UPDATE: Cuddyer's signed a two year deal with the Mets. Decent move by New York. They seem to be stockpiling veterans to try to sneak into the playoffs and get on a Royals like hot streak with their starting pitching.
Nori Aoki
Billy Butler
Dayton Moore's first priority should be resigning these two guys. I'm a big believer in the, "keep as many guys on a good team together" idea, and Shields is gone no matter what, so there's no point in focusing too hard on him.
Torii Hunter
Just like Cuddyer, Hunter's a former Twin who someone could sign because of his intangibles for as much of a reason as his skills. There have been a lot of discussions about him possibly returning to the Twins, but I just don't see it. All he'd do is take up room that they could be giving to Hicks. On top of that, last year we saw Ryan's "sign as many former twins as possible" strategy failed miserably. I'll pass.

Friday, November 7, 2014

Scattered Thoughts on the Minnesota Sports Scene

     A ton of stuff happened in the last week so we need a column to sort through it all. Here it is.
     Obviously the big story is the Twins hiring Paul Molitor. I'm a little nervous about the fact that he's never managed before, but all the players clearly trust and respect him. Also, as the Royals taught us this October, managers are pretty overrated. I agreed with the Twins decision to fire Gardy last month, I felt like the game had passed him up, but one of his strengths was dealing with the media and pressure, something Molitor hasn't had any experience with.
     Teddy showed some serious flashes this week against Washington, going 26-42 for 268 yards and no interceptions. The deep ball is a concern, but his decision making is much better than most young quarterbacks. As great as all of that is that is, he could be even better if Turner wasn't so frustratingly stubborn about not getting Patterson more involved in the offense. Even Musgrave figured that out at one point last year. The plays don't need to be that intricate either, with Peterson leaving gave the Vikings the perfect opportunity to get him more involved from out of the backfield. He's a great weapon for Teddy to use and Turner just can't figure out what to do with him.
     You know what other Minnesota athlete made me pumped for the future this week? Mr. Andrew Christian Wiggns, that's who! He's constantly looking for his shot, and hasn't been settling for jumpers very often, one of the big knocks against him at Kansas. I haven't noticed a huge difference between this team and last year's Kevin Love lead team. Both of their losses are types of games they lost all the time last year, and the types of games the Cavaliers are already losing this year through four games, en route to a worse record than the Wolves so far. I better move on before Flip pulls a muscle patting himself on the back.
     We close today by talking about Peterson and the plea deal. I was happy when it was over because of the type of person Peterson is. He's not a headcase like Harvin, who always seemed like a ticking time bomb, that's why the news of what happened was so shocking. He should definitely be suspended, so at the very least he's given up some of his salary he was making while doing nothing the last eight weeks, but he should also be allowed back this season. He committed a crime, was punished and has hopefully learned his lesson. There isn't much more to ask for.
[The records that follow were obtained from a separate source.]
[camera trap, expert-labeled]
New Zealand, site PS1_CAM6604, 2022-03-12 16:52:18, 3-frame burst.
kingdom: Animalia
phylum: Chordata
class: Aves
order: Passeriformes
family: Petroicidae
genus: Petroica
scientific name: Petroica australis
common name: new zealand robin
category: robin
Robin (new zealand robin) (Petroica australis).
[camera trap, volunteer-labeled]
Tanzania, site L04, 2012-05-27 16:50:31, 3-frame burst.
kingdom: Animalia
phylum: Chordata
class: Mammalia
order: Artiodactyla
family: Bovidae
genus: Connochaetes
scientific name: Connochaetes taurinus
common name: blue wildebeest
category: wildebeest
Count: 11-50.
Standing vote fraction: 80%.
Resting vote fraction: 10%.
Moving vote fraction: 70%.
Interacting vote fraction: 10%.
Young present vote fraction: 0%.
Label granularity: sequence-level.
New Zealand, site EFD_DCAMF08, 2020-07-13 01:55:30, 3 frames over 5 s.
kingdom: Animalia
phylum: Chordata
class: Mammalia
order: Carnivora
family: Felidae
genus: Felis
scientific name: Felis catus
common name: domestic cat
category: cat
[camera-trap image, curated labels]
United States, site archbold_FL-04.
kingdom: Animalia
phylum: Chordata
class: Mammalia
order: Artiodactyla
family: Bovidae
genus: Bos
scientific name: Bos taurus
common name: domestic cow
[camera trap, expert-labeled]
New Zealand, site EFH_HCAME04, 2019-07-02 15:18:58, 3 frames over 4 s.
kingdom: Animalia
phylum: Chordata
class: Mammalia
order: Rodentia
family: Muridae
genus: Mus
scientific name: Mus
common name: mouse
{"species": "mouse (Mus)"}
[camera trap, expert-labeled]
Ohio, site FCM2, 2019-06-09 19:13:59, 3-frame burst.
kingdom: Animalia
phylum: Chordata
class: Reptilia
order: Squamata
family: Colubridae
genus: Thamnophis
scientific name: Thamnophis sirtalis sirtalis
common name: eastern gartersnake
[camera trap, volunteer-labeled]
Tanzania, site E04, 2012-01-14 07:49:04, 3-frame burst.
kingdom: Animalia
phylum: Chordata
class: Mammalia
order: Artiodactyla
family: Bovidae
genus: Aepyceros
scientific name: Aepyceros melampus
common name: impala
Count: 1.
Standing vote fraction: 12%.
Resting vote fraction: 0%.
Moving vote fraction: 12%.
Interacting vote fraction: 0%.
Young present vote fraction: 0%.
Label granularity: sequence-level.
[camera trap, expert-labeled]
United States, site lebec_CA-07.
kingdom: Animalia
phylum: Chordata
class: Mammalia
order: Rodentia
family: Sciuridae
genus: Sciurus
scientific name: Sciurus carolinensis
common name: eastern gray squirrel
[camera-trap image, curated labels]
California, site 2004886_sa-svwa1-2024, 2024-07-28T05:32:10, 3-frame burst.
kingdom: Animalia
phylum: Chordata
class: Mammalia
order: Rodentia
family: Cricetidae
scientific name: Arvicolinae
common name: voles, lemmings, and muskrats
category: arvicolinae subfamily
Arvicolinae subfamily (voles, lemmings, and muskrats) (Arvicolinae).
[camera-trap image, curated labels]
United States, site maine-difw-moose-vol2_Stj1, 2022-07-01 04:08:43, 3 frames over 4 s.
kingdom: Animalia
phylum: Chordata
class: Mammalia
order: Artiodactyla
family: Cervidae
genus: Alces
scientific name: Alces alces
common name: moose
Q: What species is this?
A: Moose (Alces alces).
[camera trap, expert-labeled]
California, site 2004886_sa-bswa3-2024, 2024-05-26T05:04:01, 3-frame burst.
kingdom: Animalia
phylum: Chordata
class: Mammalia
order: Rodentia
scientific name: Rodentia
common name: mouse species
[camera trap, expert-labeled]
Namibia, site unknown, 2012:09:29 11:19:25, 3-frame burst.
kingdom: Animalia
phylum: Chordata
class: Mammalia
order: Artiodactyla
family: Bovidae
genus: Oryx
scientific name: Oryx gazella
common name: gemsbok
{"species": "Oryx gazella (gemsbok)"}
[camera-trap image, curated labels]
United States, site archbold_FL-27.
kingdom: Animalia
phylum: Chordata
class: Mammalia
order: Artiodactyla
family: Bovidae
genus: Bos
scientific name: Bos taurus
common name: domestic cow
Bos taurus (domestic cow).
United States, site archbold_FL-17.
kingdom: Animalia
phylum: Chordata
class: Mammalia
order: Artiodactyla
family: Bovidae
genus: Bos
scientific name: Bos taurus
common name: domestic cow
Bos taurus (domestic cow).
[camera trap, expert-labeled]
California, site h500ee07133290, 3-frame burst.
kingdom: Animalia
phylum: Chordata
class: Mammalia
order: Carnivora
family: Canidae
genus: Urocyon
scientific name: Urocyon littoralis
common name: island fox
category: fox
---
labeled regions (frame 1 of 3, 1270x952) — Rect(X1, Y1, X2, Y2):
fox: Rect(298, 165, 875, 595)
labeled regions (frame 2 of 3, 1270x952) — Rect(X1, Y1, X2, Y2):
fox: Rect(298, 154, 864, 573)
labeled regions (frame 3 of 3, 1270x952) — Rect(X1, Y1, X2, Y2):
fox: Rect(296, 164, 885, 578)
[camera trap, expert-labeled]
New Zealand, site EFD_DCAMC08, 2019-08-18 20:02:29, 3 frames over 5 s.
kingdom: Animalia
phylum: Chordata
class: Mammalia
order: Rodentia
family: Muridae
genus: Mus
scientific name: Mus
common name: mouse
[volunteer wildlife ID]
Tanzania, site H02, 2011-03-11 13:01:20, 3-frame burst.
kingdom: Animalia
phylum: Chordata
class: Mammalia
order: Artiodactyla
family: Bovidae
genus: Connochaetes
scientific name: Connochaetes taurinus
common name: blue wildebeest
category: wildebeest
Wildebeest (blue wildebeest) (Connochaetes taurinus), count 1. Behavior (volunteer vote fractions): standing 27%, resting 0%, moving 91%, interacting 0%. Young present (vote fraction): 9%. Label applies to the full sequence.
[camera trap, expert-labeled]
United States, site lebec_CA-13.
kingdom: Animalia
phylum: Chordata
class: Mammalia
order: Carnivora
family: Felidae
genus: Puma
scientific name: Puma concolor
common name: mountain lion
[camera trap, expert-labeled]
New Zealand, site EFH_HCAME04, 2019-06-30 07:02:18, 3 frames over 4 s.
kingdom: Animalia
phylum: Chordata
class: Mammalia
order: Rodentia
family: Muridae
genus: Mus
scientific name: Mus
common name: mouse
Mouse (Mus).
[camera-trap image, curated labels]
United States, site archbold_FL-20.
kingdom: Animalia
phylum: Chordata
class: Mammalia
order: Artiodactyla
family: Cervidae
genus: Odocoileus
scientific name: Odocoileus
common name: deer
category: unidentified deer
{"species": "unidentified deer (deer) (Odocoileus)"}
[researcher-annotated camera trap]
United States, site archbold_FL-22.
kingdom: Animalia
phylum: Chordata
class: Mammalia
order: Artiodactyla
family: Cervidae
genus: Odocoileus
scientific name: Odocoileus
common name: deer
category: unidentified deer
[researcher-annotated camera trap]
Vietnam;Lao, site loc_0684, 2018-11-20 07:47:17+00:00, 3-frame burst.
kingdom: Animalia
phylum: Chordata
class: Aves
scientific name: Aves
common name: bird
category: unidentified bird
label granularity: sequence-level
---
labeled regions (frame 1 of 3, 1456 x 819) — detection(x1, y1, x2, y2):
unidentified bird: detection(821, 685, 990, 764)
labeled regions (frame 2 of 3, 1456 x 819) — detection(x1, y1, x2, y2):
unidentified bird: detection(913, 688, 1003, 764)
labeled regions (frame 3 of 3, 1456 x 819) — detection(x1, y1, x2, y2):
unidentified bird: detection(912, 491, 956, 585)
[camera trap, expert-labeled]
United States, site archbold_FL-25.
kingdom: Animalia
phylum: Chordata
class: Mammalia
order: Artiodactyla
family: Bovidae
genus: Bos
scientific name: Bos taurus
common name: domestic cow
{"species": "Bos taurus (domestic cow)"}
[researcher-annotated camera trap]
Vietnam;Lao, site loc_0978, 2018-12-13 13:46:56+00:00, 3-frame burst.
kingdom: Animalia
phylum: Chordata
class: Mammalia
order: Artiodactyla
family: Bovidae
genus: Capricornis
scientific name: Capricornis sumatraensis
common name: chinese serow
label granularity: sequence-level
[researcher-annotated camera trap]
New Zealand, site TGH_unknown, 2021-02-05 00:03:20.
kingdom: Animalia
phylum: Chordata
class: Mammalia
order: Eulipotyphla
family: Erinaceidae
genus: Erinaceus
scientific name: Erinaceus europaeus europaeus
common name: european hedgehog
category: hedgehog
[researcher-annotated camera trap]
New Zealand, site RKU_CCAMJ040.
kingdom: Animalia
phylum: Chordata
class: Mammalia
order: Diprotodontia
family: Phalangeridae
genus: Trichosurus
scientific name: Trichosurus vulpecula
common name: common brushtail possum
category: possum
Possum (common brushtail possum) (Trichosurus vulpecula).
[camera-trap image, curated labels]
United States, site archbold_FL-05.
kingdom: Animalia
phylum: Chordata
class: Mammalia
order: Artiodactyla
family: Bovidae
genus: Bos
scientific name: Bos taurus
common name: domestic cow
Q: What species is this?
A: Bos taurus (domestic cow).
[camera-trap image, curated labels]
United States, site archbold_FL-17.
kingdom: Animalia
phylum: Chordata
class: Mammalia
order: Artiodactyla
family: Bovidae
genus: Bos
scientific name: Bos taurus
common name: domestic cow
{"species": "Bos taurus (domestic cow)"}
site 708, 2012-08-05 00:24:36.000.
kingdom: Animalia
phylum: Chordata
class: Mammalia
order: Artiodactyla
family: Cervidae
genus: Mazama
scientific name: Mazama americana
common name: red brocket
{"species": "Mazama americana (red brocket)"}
Saturday, November 1, 2014

2014 Season in Review

     The MLB season is officially over. As disappointing as that is, there's only about 113 days until pitchers and catchers report! Before that happens, let's take a look at what happened this year.
     The first thing anyone will think about when they think 2014 will be the Royals. I've never seen a more improbable run in my life. The most amazing part was how comebacks seemed inevitable. Only Madison Bumgarner could stop it. And even he needed Joe Panik to bail him out. If Panik doesn't make that play the Royals win the game. They would've had runners on first and third with Butler and Gordon coming up. You can't get all the breaks.
     Speaking of Bumgarner, you've heard all the stats by now, a career 0.25 World Series ERA, pitching five innings on two days rest, 17 strikeouts and one walk, and all of those tell a lot. But what they can't point out is how in charge he was. After he came into game seven, you could see the panic levels rising with Royals fans. Not only did he dominate, but you couldn't picture him not dominating.
     We knew we would be talking about Clayton Kershaw going into the offseason, but not for this reason. After his two seventh inning meltdowns in the NLDS, Bumgarner vs. Kershaw is a legitimate argument. Do you take the guy who will almost guarantee you a win once every five days during the regular season and run out of gas in the playoffs, or someone who will give you a good chance to win almost every game in the regular season and raises his game when it counts? I would still take Kershaw right now because of the possibility that he turns it around, but it's closer than I thought it would be.
     For the Twins, this was just a lost year. For the future, I feel optimistic about Hughes, Santana, Vargas, Gibson and Arcia. That's the full list. Mauer was better than the naked eye indicates, but he's still not the same version of himself from a few years ago, we lost a year of development from our two best prospects, and that's what concerns me the most. My biggest fear with Buxton is that he'll turn into what Bryce Harper is right now: A talented player who can't stay on the field. Although part of me stays optimistic because, for the most part, none of his injuries are related. His concussion came on a freak accident and he broke his finger diving for a ball. The wrist is what concerns me. One bad body part can do a lot. I'll be holding my breath for Buxton all of next year.